Then a senior project manager, Guerra was working on the renovation of a convention center in Florida. The company brought in a firm to do 3D of the interior, including the superstructure and beams.
“Laser scanners—they are awesome; it didn’t take very long,” he said.
But many other jobs on a construction jobsite remain beyond the capabilities of machines and robots, and they will likely remain that way for many years, experts say.
Manufacturing is characterized by many different repetitive tasks that can be relatively easy to automate.
By contrast, construction work is often broken down along different trades that represent fairly broad categories, such as carpentry, masonry, plumbing, as well as iron and electrical work.
Within each category, there are myriad tasks, further complicated by the fact that no single project is exactly the same as the last one.
Guerra said he encountered the limitations of a brick-laying robot during his previous job with a large contractor.
“We did try robotics and automation on a few things—’tried’ is the word, not implemented,” he said.
Guerra said he was helping oversee work on an eight-story building that featured a brick-laying machine touted for being able to operate 24/7.
The reality, though, fell far short of that.
The machine couldn’t work on its own. It still needed people to operate it: one feeding it brick, the other mortar on the other side, Guerra said.
Then, when the machine was done in its current location, it had to be moved to a new spot and set up all over again, which was an involved process that took some time to do, Guerra said.
The machine wound up costing more to operate than skilled labor.
“We went back to the way we were doing things—I still think we are in the diapers in this, in robotics,” Guerra said, referencing AI in construction technology’s relative infancy.
Machines need to be educated
Human construction workers can intuitively problem-solve, figuring out within five or 10 minutes of arriving on a jobsite what needs to be done and where to start.
The central reason that brick-laying or drywall-hanging robots are nowhere near ready to take over on construction sites is the AI systems—the algorithms on which they run—don’t have anywhere near that level of sophistication.
To improve the performance of robots, a massive amount of data will need to be collected from construction sites over many years, said Pingbo Tang, an associate professor of civil and environmental engineering at Carnegie Mellon University.
Complicating matters, construction is a highly competitive and fragmented industry, so companies in general are not freely sharing data or, for that matter, even collecting it, Tang said.
Texas A&M’s Behzadan offered a similar take.
“We need years to collect data before it can do more than lay a row of bricks,” Behzadan said. “We don’t have the oceans of data needed to train such robotic workers.”
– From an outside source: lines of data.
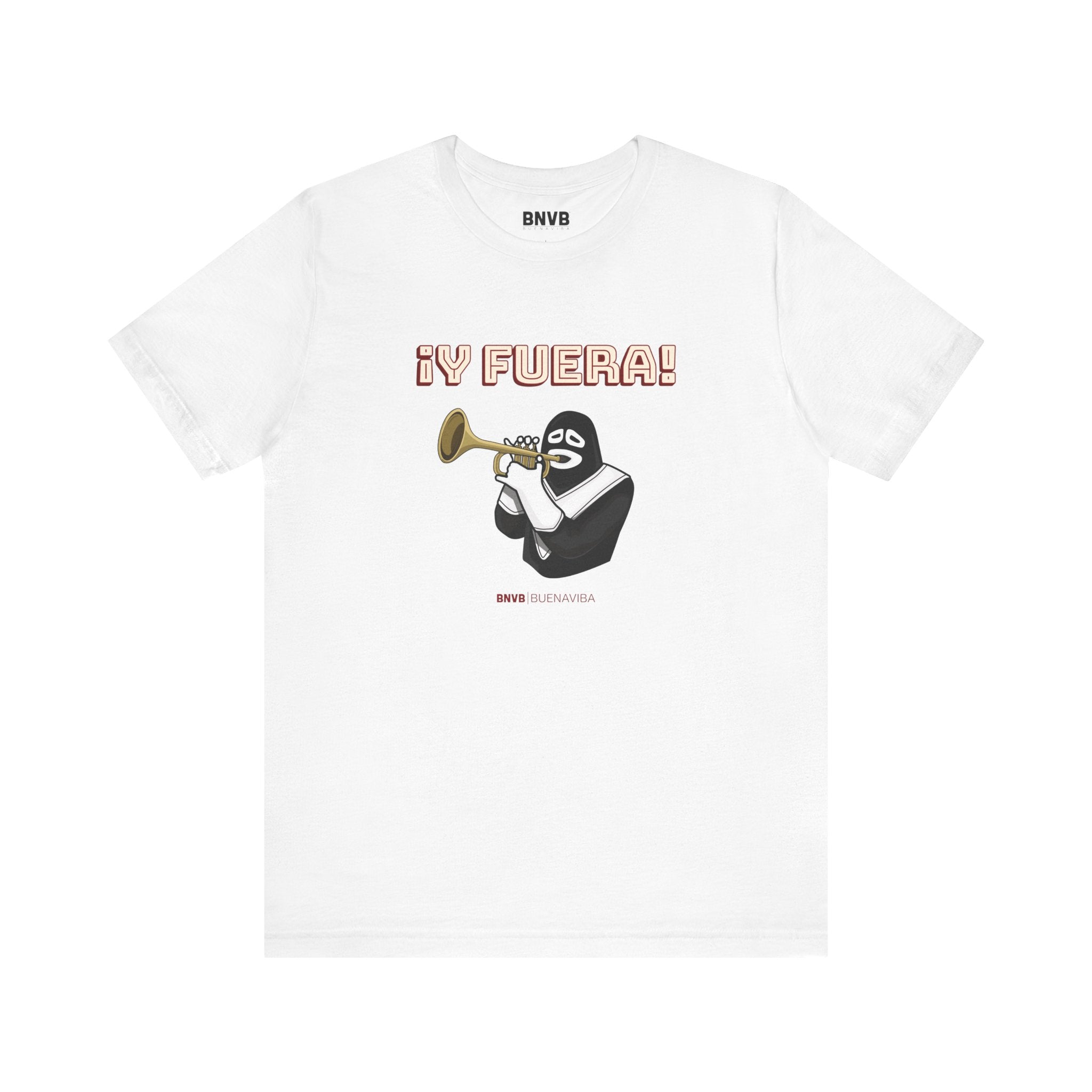 Sabado Gigante “¡Y Fuera!” Tee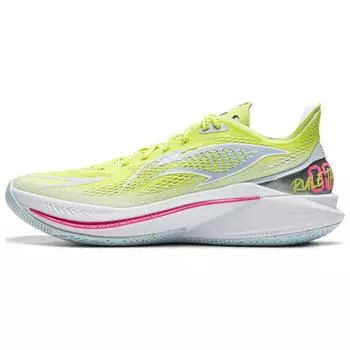 Баскетбольные кроссовки Li Ning Sonic 12 V2 легкие, с отскоком, устойчивостью, амортизацией, нескользящие, износостойкие, дышащие, с низким верхом ABAU089-2 45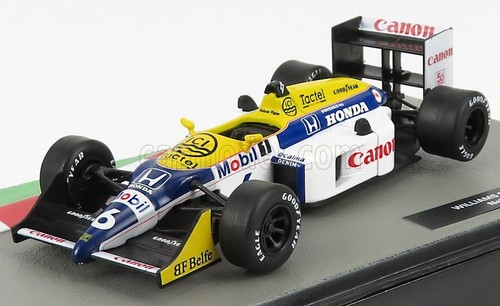 Edicola williams f1 - edicola,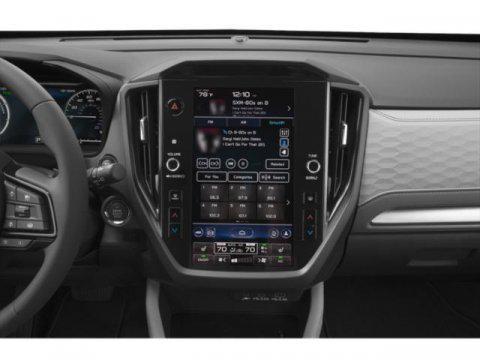 new 2025 Subaru Forester Hybrid car, priced at $37,217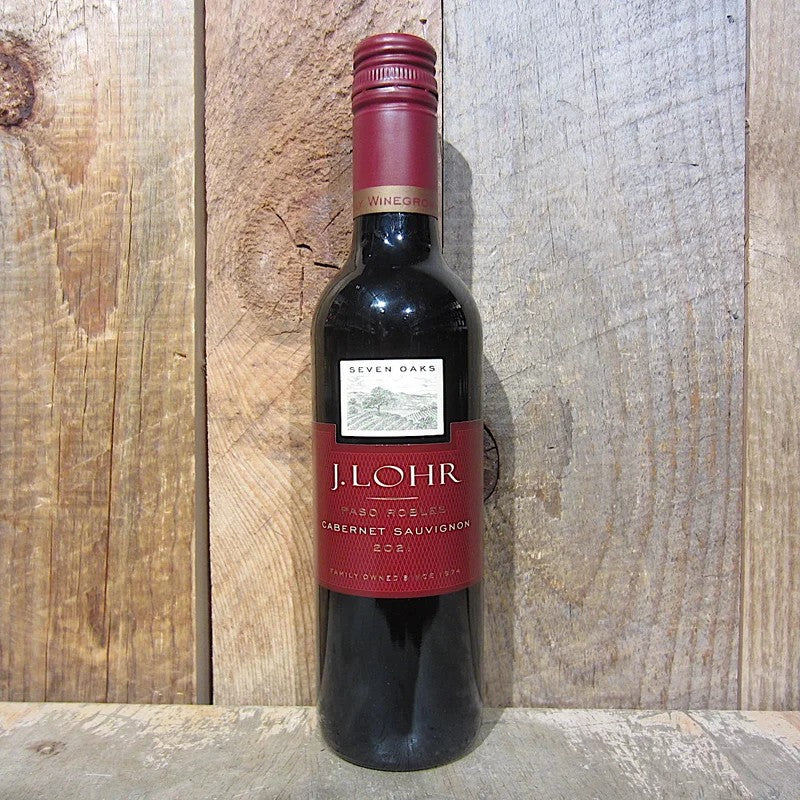 JLohrSevenOaksCabernetSauvignon375ml(HalfSizeBtl)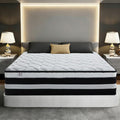 Matelas en Mousse, Finition Bleu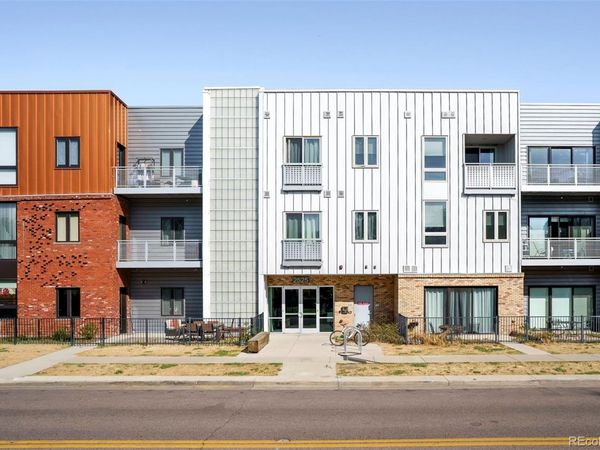 2525 Arapahoe Street , Unit RD114, Denver, CO 80205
Rank-and-file construction workers, meanwhile, aren’t shaking in their boots in fear of being replaced by robots either, according to Mark Erlich, a fellow at the Harvard Labor and Worklife Program at Harvard Law School and retired executive secretary-treasurer of the New England Regional Council of Carpenters.
It’s not that construction workers in the trades aren’t afraid of change. Like everyone else, they are, Erlich said.
When power saws were being introduced, old-time carpenters were known to throw the new tools off the roof. The fear was that power tools would speed up work, meaning fewer days on the job.
But despite the videos of brick-laying machines, it’s one thing to have a robot “standing still,” laying bricks from a fixed position, Erlich said. “It’s another thing to have a robot that goes from room to room in a building and has to figure out where all the materials are.”
“It’s not that practical—maybe someday it will be,” Erlich said.
The biggest change right now is the shift to off-site construction, in which prefabricated materials and sections of buildings are being constructed in factory-like facilities. “I think all the talk about robots and drones and all the other toys—I don’t think that’s a very immediate issue on the jobsite,” Erlich said.